What you will do
Rewrite the lines below as a numbered list, covering every record and skipping blank lines. Leave the pictures out of the list.

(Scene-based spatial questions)
:::::

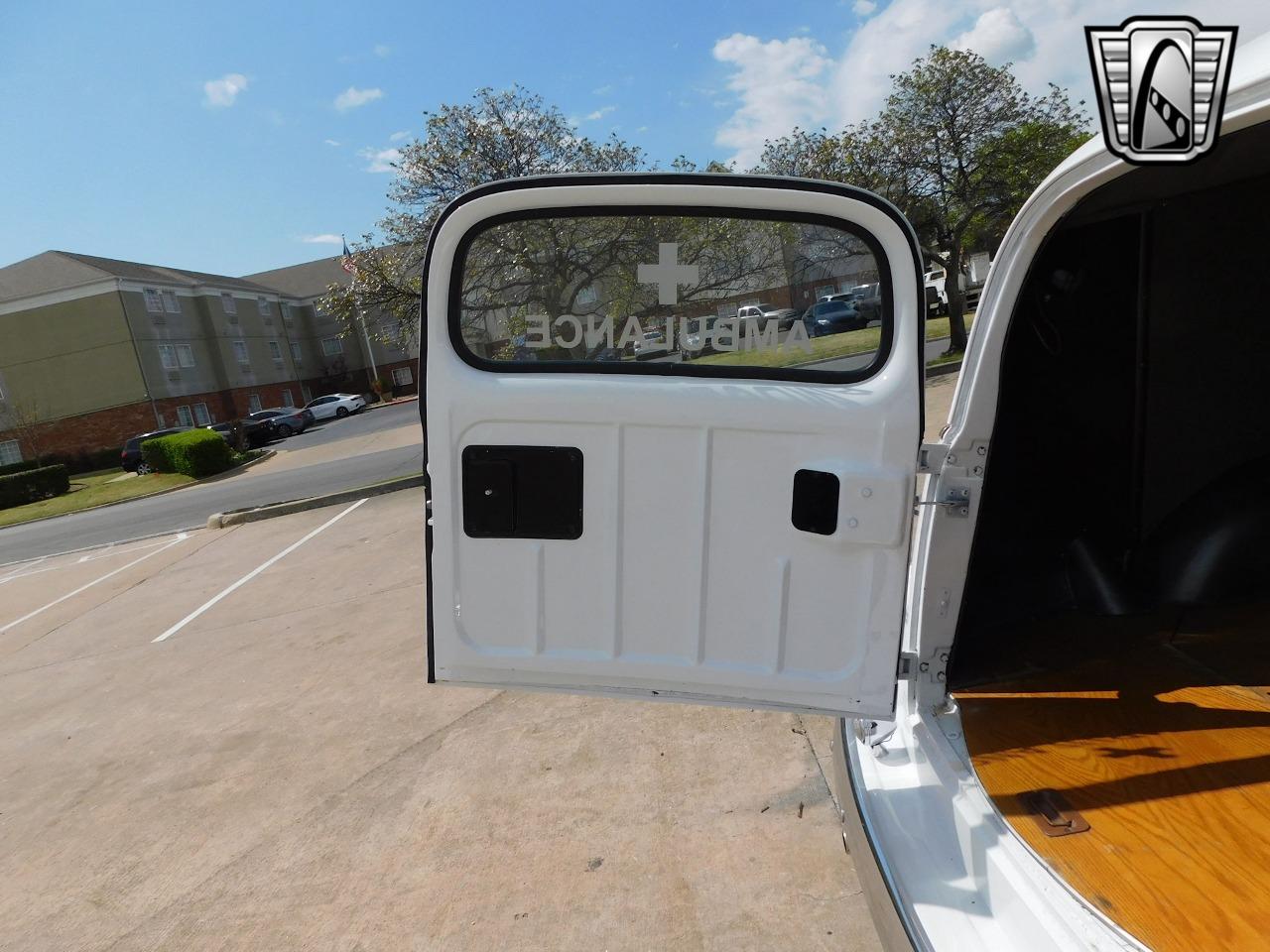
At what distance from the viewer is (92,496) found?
921 inches

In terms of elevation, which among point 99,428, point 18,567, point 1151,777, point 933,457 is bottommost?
point 99,428

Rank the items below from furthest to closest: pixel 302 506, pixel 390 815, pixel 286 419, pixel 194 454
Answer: pixel 286 419 → pixel 194 454 → pixel 302 506 → pixel 390 815

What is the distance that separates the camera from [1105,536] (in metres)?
3.34

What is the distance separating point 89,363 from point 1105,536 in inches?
1722

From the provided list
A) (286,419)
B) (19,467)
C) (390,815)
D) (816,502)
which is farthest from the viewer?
(286,419)

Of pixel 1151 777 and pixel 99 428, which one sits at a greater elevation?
pixel 1151 777

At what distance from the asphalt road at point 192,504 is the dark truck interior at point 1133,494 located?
1122cm

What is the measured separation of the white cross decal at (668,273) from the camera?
6.82 feet

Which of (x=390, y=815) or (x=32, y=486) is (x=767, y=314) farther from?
(x=32, y=486)

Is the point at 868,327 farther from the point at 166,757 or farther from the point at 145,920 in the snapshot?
the point at 166,757

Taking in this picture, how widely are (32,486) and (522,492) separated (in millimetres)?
30228

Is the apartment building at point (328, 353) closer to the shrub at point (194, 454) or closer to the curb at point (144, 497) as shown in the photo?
the shrub at point (194, 454)

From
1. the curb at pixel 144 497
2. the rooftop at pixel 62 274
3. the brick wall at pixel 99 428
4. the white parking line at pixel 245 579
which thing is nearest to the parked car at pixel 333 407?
the brick wall at pixel 99 428

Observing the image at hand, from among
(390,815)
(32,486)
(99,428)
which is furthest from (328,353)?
(390,815)
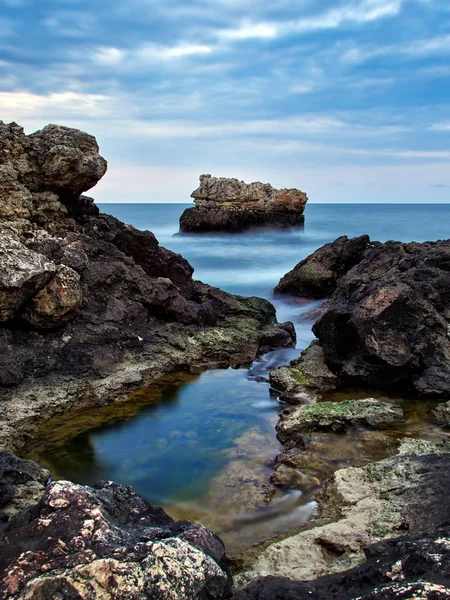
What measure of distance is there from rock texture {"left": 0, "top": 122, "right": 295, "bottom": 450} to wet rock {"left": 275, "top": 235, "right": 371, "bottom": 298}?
420 centimetres

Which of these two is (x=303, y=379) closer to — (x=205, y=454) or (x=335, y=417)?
(x=335, y=417)

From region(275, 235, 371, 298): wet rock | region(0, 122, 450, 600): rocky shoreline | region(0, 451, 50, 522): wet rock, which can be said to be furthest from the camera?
region(275, 235, 371, 298): wet rock

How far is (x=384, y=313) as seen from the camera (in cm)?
777

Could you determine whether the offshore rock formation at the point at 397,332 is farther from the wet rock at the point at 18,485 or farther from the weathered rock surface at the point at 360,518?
the wet rock at the point at 18,485

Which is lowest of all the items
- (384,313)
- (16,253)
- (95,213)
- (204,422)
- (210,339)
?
(204,422)

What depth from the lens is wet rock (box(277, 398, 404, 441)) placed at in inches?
243

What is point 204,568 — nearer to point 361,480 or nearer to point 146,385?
point 361,480

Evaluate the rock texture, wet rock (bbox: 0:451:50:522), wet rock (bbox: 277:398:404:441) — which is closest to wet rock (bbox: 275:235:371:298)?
the rock texture

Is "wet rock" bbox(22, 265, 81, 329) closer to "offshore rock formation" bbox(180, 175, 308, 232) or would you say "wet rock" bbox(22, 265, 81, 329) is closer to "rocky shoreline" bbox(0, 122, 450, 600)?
"rocky shoreline" bbox(0, 122, 450, 600)

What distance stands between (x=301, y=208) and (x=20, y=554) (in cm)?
4326

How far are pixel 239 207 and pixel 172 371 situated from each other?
3544 cm

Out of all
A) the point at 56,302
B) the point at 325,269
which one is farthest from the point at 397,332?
the point at 325,269

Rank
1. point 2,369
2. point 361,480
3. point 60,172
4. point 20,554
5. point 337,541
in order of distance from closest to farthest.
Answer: point 20,554
point 337,541
point 361,480
point 2,369
point 60,172

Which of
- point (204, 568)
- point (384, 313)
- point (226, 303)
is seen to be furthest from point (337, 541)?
point (226, 303)
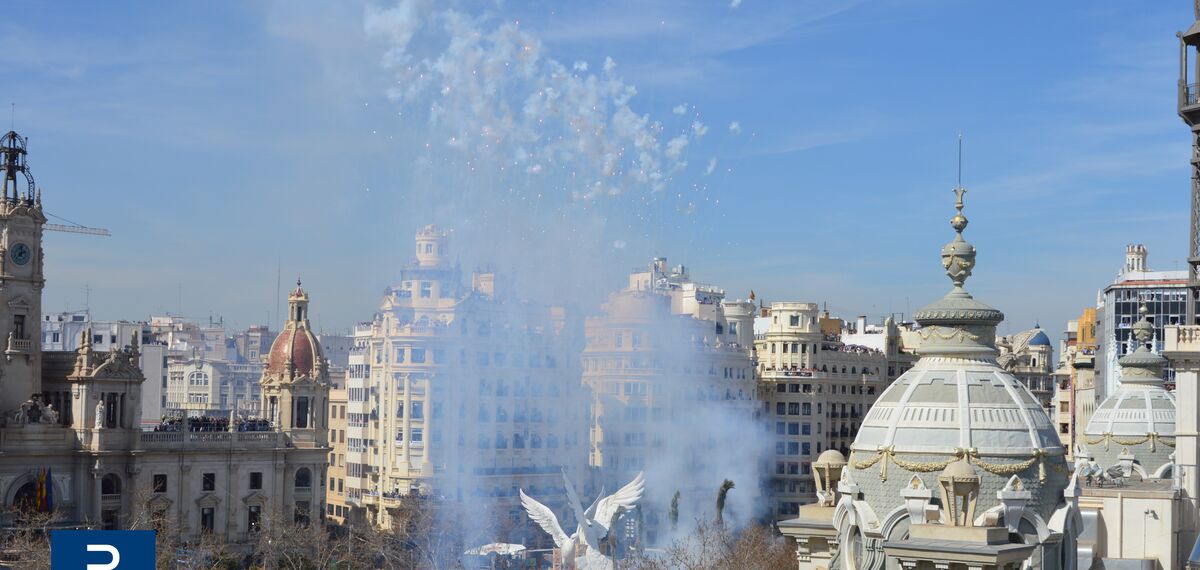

:::::

Exercise solution
1. At what distance from the viewer is (92,496) found?
2. 921 inches
3. In terms of elevation, which among point 99,428, point 18,567, point 1151,777, point 933,457 is bottommost?
4. point 99,428
5. Rank the items below from furthest to closest: pixel 302 506, pixel 390 815, pixel 286 419, pixel 194 454
6. Answer: pixel 286 419 → pixel 194 454 → pixel 302 506 → pixel 390 815
7. What is the distance that separates the camera from [1105,536] (in metres)?
8. 3.34
9. What is the distance separating point 89,363 from point 1105,536 in inches?
10. 1722
11. From the provided list
12. A) (286,419)
13. B) (19,467)
14. C) (390,815)
15. D) (816,502)
16. which is farthest from the viewer?
17. (286,419)
18. Of pixel 1151 777 and pixel 99 428, which one sits at a greater elevation?
19. pixel 1151 777
20. At what distance from the asphalt road at point 192,504 is the dark truck interior at point 1133,494 located?
21. 1122cm
22. What is the measured separation of the white cross decal at (668,273) from the camera?
23. 6.82 feet
24. Which of (x=390, y=815) or (x=32, y=486) is (x=767, y=314) farther from?
25. (x=32, y=486)
26. Is the point at 868,327 farther from the point at 166,757 or farther from the point at 145,920 in the snapshot?
27. the point at 166,757
28. Taking in this picture, how widely are (32,486) and (522,492) separated (in millimetres)?
29. 30228
30. Is the apartment building at point (328, 353) closer to the shrub at point (194, 454) or closer to the curb at point (144, 497) as shown in the photo?
31. the shrub at point (194, 454)
32. From
33. 1. the curb at pixel 144 497
34. 2. the rooftop at pixel 62 274
35. 3. the brick wall at pixel 99 428
36. 4. the white parking line at pixel 245 579
37. which thing is nearest to the parked car at pixel 333 407?
38. the brick wall at pixel 99 428
39. Observing the image at hand, from among
40. (390,815)
41. (32,486)
42. (99,428)
43. which is furthest from (328,353)?
44. (390,815)
45. What measure of distance is there from rock texture {"left": 0, "top": 122, "right": 295, "bottom": 450} to wet rock {"left": 275, "top": 235, "right": 371, "bottom": 298}?
46. 420 centimetres
47. Which of these two is (x=303, y=379) closer to — (x=205, y=454) or (x=335, y=417)?
48. (x=335, y=417)
49. From region(275, 235, 371, 298): wet rock | region(0, 122, 450, 600): rocky shoreline | region(0, 451, 50, 522): wet rock, which can be said to be furthest from the camera?
50. region(275, 235, 371, 298): wet rock
51. How far is (x=384, y=313) as seen from the camera (in cm)?
52. 777
53. Could you determine whether the offshore rock formation at the point at 397,332 is farther from the wet rock at the point at 18,485 or farther from the weathered rock surface at the point at 360,518?
54. the wet rock at the point at 18,485
55. Which is lowest of all the items
56. - (384,313)
57. - (16,253)
58. - (95,213)
59. - (204,422)
60. - (210,339)
61. ?
62. (204,422)
63. What depth from the lens is wet rock (box(277, 398, 404, 441)) placed at in inches?
64. 243
65. What is point 204,568 — nearer to point 361,480 or nearer to point 146,385?
66. point 361,480
67. Evaluate the rock texture, wet rock (bbox: 0:451:50:522), wet rock (bbox: 277:398:404:441) — which is closest to wet rock (bbox: 275:235:371:298)?
68. the rock texture
69. Is "wet rock" bbox(22, 265, 81, 329) closer to "offshore rock formation" bbox(180, 175, 308, 232) or would you say "wet rock" bbox(22, 265, 81, 329) is closer to "rocky shoreline" bbox(0, 122, 450, 600)?
70. "rocky shoreline" bbox(0, 122, 450, 600)
71. What distance stands between (x=301, y=208) and (x=20, y=554) (in cm)?
72. 4326
73. How far are pixel 239 207 and pixel 172 371 situated from each other?
74. 3544 cm
75. Out of all
76. A) the point at 56,302
77. B) the point at 325,269
78. which one is farthest from the point at 397,332?
79. the point at 325,269
80. Rank
81. 1. point 2,369
82. 2. point 361,480
83. 3. point 60,172
84. 4. point 20,554
85. 5. point 337,541
86. in order of distance from closest to farthest.
87. Answer: point 20,554
88. point 337,541
89. point 361,480
90. point 2,369
91. point 60,172
92. Which of
93. - point (204, 568)
94. - point (384, 313)
95. - point (226, 303)
96. is seen to be furthest from point (337, 541)?
97. point (226, 303)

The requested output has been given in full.